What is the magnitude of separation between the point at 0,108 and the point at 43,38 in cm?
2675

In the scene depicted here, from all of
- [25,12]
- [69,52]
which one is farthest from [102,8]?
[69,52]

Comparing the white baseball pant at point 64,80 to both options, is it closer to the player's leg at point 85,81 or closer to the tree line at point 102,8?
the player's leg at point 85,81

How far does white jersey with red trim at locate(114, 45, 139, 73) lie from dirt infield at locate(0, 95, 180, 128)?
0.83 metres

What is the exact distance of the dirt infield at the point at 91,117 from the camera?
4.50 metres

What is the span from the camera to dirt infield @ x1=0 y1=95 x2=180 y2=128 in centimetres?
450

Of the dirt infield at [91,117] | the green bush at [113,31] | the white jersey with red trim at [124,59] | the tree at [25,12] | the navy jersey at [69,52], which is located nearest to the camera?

· · · · ·

Exercise goal
Please copy the listing above word for word, keeping every line in its original order.

Solution to this exercise
What is the magnitude of separation between the point at 0,108 and the point at 43,38 in cm?
2675

In the scene depicted here, from all of
- [25,12]
- [69,52]
which one is farthest from [102,8]?
[69,52]

Comparing the white baseball pant at point 64,80 to both options, is it closer to the player's leg at point 85,81 or closer to the tree line at point 102,8?
the player's leg at point 85,81

How far does white jersey with red trim at locate(114, 45, 139, 73) lie from dirt infield at locate(0, 95, 180, 128)?
0.83 metres

What is the exact distance of the dirt infield at the point at 91,117 from the camera?
4.50 metres

What is the span from the camera to dirt infield @ x1=0 y1=95 x2=180 y2=128 in centimetres?
450

Of the dirt infield at [91,117] | the green bush at [113,31] | the white jersey with red trim at [124,59] | the tree at [25,12] | the navy jersey at [69,52], which is located nearest to the camera?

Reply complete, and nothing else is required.